Texto fornecido =>
AQUI, ONDE A TERRA ACABA…
DA PERTURBAÇÃO FRANCESA
Corroborando o que escrevi no último parágrafo do pequeno texto intitulado “Da Francofonia – a fronteira de Waterloo”, publicado em 21 de Abril de 2019, considero que a Nação Francesa anda perturbada.
Deixei subentender que haveria de me lançar na busca das razões – mais profundas ou mais superficiais, não especifiquei – dessa perturbação.
Não esperava, contudo, ter em Raymond Aron (cujas «Memórias» continuo a saborear) um auxiliar inesperado na identificação de uma circunstância que ignorava totalmente. Vem na pág. 62 da edição que venho lendo [i] e dali respigo o que chamou a minha atenção:
Que outra guerra foi mais prolongada, cruel e estéril do que a de 1914-18? As paixões que a tinham legitimado, os jovens que tinham vinte anos em 1925 [ii], já não partilhavam delas, até lhes custava imaginá-las. A maioria de nós vivera esta guerra de longe, sem sofrer. Os próprios que a tinham feito, ou os órfãos, detestavam-na sobretudo por não considerarem que as recompensas da vitória justificassem os sacrifícios. A revolta passava por um antimilitarismo que a filosofia de Alain [iii] transfigurava. Este antimilitarismo contribuiu, de qualquer maneira, para a desmoralização do Exército.
Estes sentimentos levaram ao comunismo, à vontade revolucionária ou à política de reconciliação com a Alemanha (hostilidade à ocupação da bacia do Ruhr, redução das indemnizações, seguidas no início dos anos 30 da evacuação antecipada da Renânia), ou ainda à recusa do serviço militar, ora sob a forma de objecção de consciência, ora como a de Alain (recusa de galões), ora como a do anarquismo.

Descrição da tarefa =>
Reproduza o texto sobre a perturbação francesa, tudo desde "AQUI, ONDE A" até "especifiquei – dessa perturbação.", renomeando "Waterloo" como "Sedan". Os registos que vêm a seguir não são necessários.

[Registos de raciocínio sobre cenas]

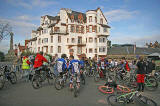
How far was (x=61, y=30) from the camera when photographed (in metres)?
41.8

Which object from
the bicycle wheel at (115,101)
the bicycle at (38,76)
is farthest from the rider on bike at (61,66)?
the bicycle wheel at (115,101)

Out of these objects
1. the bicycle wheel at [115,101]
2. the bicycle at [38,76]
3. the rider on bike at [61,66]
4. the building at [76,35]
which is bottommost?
the bicycle wheel at [115,101]

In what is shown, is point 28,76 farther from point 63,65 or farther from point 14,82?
point 63,65

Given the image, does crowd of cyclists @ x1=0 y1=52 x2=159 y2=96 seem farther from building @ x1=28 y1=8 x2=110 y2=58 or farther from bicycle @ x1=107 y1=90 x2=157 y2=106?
building @ x1=28 y1=8 x2=110 y2=58

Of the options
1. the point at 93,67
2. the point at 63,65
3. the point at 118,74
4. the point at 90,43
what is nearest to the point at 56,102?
the point at 63,65

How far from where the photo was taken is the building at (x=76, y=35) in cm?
4106

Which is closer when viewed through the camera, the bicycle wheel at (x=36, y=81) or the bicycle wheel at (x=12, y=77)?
the bicycle wheel at (x=36, y=81)

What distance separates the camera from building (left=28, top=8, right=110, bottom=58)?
135 feet

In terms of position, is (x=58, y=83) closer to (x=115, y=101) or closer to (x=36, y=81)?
(x=36, y=81)

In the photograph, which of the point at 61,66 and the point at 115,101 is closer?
the point at 115,101

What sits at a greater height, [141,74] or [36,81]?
[141,74]

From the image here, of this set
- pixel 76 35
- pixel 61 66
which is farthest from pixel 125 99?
pixel 76 35

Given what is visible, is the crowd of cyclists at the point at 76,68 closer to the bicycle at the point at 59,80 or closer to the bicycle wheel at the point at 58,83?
the bicycle at the point at 59,80

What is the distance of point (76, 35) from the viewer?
4250cm
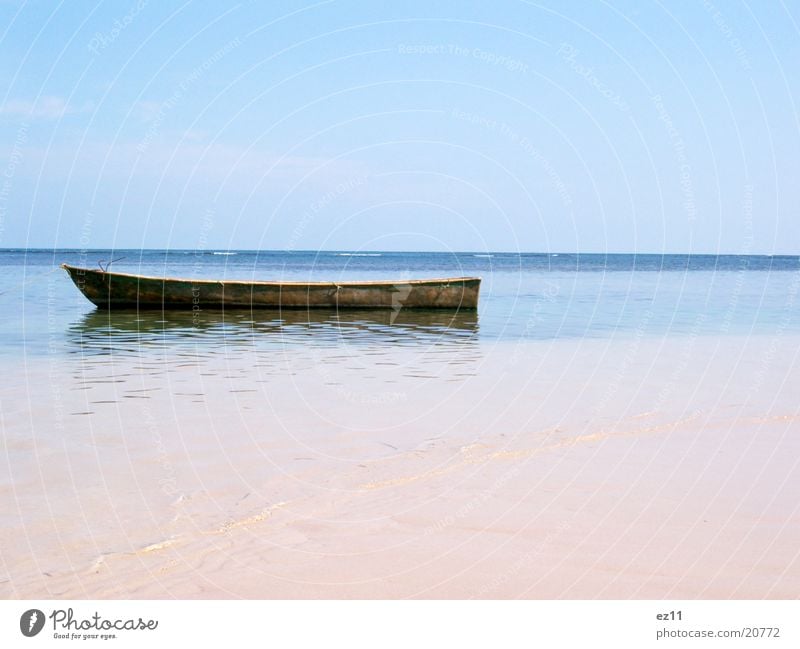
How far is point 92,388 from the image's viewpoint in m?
10.3

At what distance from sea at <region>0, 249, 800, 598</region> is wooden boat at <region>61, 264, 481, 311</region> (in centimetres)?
656

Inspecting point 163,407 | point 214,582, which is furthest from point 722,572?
point 163,407

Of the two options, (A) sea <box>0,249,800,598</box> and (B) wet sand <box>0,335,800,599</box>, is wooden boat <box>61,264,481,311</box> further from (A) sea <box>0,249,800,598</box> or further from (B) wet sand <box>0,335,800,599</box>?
(B) wet sand <box>0,335,800,599</box>

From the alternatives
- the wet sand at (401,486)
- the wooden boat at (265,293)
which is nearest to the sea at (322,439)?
the wet sand at (401,486)

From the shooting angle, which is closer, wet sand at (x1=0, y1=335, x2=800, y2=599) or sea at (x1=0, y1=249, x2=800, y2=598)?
wet sand at (x1=0, y1=335, x2=800, y2=599)

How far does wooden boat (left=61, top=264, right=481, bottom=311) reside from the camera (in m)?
23.2

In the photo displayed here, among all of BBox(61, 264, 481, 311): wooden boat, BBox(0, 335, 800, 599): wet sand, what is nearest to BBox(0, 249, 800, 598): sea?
BBox(0, 335, 800, 599): wet sand

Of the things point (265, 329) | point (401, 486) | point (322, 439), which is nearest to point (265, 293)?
point (265, 329)

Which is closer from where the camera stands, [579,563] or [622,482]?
[579,563]

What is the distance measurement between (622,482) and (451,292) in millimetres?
17739

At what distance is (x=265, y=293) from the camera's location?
23.4m

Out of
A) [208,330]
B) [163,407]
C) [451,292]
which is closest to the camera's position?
[163,407]

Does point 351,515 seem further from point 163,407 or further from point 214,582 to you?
point 163,407
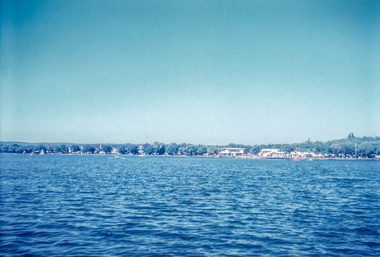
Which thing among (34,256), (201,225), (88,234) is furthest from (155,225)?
(34,256)

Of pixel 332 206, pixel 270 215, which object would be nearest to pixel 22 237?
pixel 270 215

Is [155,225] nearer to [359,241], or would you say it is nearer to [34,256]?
[34,256]

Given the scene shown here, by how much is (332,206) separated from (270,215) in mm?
7523

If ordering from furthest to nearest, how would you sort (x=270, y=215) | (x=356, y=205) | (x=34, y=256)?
1. (x=356, y=205)
2. (x=270, y=215)
3. (x=34, y=256)

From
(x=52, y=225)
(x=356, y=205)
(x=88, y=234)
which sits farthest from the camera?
(x=356, y=205)

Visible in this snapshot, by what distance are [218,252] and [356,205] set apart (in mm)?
18038

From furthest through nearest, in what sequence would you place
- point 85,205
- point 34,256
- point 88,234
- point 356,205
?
point 356,205
point 85,205
point 88,234
point 34,256

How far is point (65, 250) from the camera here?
12969 mm

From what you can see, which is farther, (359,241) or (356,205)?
(356,205)

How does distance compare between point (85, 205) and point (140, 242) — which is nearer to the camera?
point (140, 242)

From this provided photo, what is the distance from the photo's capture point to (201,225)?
680 inches

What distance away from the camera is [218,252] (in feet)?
42.4

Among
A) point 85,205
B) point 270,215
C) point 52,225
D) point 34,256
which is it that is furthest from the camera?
point 85,205

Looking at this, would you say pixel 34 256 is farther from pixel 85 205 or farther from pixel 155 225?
pixel 85 205
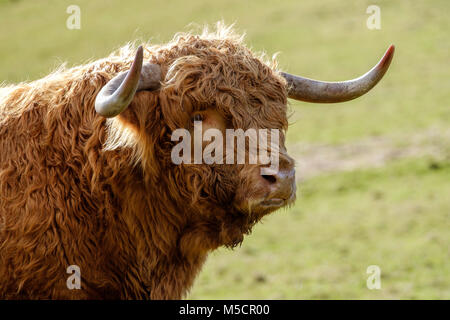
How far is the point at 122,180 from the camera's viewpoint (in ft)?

Resolução do problema =>
AQUI, ONDE A TERRA ACABA…
DA PERTURBAÇÃO FRANCESA
Corroborando o que escrevi no último parágrafo do pequeno texto intitulado “Da Francofonia – a fronteira de Sedan”, publicado em 21 de Abril de 2019, considero que a Nação Francesa anda perturbada.
Deixei subentender que haveria de me lançar na busca das razões – mais profundas ou mais superficiais, não especifiquei – dessa perturbação.